• [Provided passage]:
# Lower strings in CineHarps demo - Lost Meadow



## Dhruv (May 15, 2021)

Hi Everyone,
I was recently going through CineHarps demos and while listening to the piece by Will Bedford (Lost Meadow), I felt that the lower strings were being accompanied by additional bass (synth perhaps?).
I keep telling myself that it could be some articulation - con sordino/ flautando or some other (perhaps EQ'ed and enhanced on lower side) but my ears say there is some additional bass.
Very keen to know if someone is aware of it


----------



## willbedford (Aug 18, 2021)

Yes - the low strings are layered with a sub bass


----------



## Toecutter (Aug 18, 2021)

Dhruv said:


> Hi Everyone,
> I was recently going through CineHarps demos and while listening to the piece by Will Bedford (Lost Meadow), I felt that the lower strings were being accompanied by additional bass (synth perhaps?).
> I keep telling myself that it could be some articulation - con sordino/ flautando or some other (perhaps EQ'ed and enhanced on lower side) but my ears say there is some additional bass.
> Very keen to know if someone is aware of it



The man himself confirmed it but you will see this is a common "trick" (is it a trick by now? seems more and more like common knowledge) applied by many mixing engineers (or AIO composers XD). Dennis Sands, Alan Meyerson, Dietz, Shawn Murphy etc I've seen them all add a pinch of sub bass to shake things a bit. Make sure you have a good monitoring system, it's easy to overdo it when you can't hear the sub.


----------



## Dhruv (Aug 18, 2021)

willbedford said:


> Yes - the low strings are layered with a sub bass


Thanks for confirming!


----------



## Dhruv (Aug 18, 2021)

Toecutter said:


> The man himself confirmed it but you will see this is a common "trick" (is it a trick by now? seems more and more like common knowledge) applied by many mixing engineers (or AIO composers XD). Dennis Sands, Alan Meyerson, Dietz, Shawn Murphy etc I've seen them all add a pinch of sub bass to shake things a bit. Make sure you have a good monitoring system, it's easy to overdo it when you can't hear the sub.

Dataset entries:
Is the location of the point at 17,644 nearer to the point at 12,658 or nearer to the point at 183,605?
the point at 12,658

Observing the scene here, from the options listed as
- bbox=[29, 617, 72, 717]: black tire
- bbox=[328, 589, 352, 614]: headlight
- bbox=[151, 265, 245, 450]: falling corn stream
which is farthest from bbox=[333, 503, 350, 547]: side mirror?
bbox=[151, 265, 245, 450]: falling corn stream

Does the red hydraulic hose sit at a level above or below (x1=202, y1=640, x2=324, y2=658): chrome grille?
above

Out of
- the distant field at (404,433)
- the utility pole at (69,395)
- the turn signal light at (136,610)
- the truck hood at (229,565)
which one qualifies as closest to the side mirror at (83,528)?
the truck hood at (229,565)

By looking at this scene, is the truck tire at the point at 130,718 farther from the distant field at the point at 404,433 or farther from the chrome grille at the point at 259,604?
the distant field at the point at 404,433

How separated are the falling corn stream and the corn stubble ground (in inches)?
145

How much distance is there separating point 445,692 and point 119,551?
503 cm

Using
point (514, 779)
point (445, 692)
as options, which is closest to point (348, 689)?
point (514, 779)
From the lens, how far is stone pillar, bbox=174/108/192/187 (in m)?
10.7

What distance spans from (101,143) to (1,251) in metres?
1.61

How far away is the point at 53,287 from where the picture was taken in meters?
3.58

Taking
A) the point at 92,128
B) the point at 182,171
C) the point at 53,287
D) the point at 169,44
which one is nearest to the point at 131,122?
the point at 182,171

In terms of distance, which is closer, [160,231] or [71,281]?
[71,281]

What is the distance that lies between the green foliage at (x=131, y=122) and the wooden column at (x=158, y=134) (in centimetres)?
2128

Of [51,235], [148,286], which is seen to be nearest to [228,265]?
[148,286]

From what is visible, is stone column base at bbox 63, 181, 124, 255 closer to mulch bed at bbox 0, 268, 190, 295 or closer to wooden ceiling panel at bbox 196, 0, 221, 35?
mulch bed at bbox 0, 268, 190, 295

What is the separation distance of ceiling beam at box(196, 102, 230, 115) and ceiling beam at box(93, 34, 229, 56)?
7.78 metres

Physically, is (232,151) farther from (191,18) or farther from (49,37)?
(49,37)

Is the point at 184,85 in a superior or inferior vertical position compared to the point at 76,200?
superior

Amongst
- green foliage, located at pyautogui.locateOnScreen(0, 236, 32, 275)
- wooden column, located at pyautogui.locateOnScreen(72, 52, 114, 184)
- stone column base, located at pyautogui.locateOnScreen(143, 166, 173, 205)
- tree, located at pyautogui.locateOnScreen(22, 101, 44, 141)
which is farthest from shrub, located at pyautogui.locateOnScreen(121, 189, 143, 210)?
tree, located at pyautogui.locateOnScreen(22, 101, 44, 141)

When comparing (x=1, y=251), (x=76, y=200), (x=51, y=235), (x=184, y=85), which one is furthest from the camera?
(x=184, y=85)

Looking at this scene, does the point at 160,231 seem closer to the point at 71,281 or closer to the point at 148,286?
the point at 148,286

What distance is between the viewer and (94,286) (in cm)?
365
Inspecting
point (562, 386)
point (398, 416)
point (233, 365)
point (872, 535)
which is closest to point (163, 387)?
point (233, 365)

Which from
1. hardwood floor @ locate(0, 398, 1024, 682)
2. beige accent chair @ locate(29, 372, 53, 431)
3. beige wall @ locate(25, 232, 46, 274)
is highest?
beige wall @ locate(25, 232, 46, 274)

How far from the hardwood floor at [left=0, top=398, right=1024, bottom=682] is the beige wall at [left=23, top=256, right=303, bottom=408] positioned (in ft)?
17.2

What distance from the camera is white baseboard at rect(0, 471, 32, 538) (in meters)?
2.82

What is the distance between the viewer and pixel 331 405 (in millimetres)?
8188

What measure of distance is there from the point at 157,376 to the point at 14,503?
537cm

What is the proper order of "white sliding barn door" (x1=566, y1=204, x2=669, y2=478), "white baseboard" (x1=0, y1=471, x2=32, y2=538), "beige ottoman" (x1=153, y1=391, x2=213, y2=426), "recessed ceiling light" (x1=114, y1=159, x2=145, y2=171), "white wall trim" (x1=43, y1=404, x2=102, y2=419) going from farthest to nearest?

• [Work instructions]:
• A. In the forum thread about the Lost Meadow demo, what does willbedford say the low strings are layered with?
• B. Resume the forum thread about the Lost Meadow demo from its last line and write what comes next.

• [Outputs in order]:
• A. A sub bass.

• B.
yes. I was actually surprised by the smoothness!
Currently the only sources for testing I have are my laptop speakers and my phone. planning to get headphones soon. I remember overdoing the volume levels while re-creating existing music (I think it was Mozart's flute and harp concert), which sounded great on laptop speakers but crappy on the mobile (literally felt it was about to break the speakers). And actually it turned out that the velocity itself was way too high (instead of p I was doing mf or f something). 

I'm enjoying the learning curve


----------



## Dhruv (Aug 18, 2021)

update:
so I started playing around with Logic's ES1 Sub Bass and wow - feels like it completely changed the game(aural) 

I also found some more threads re. adding the bass on this forums (and exactly on the similar lines as I was thinking!)

Thank you so much @willbedford and @Toecutter !


----------



## Pop Corn (Nov 21, 2022)

Apologies for resurrecting this thread. I just came across this demo and thought the strings were perfect. Was going to make a thread linking it but found this first. 

Is this a library or are they real players? That's the sound I'm after. Silky smooth. Many thanks in advance Will, and a lovely lovely track too.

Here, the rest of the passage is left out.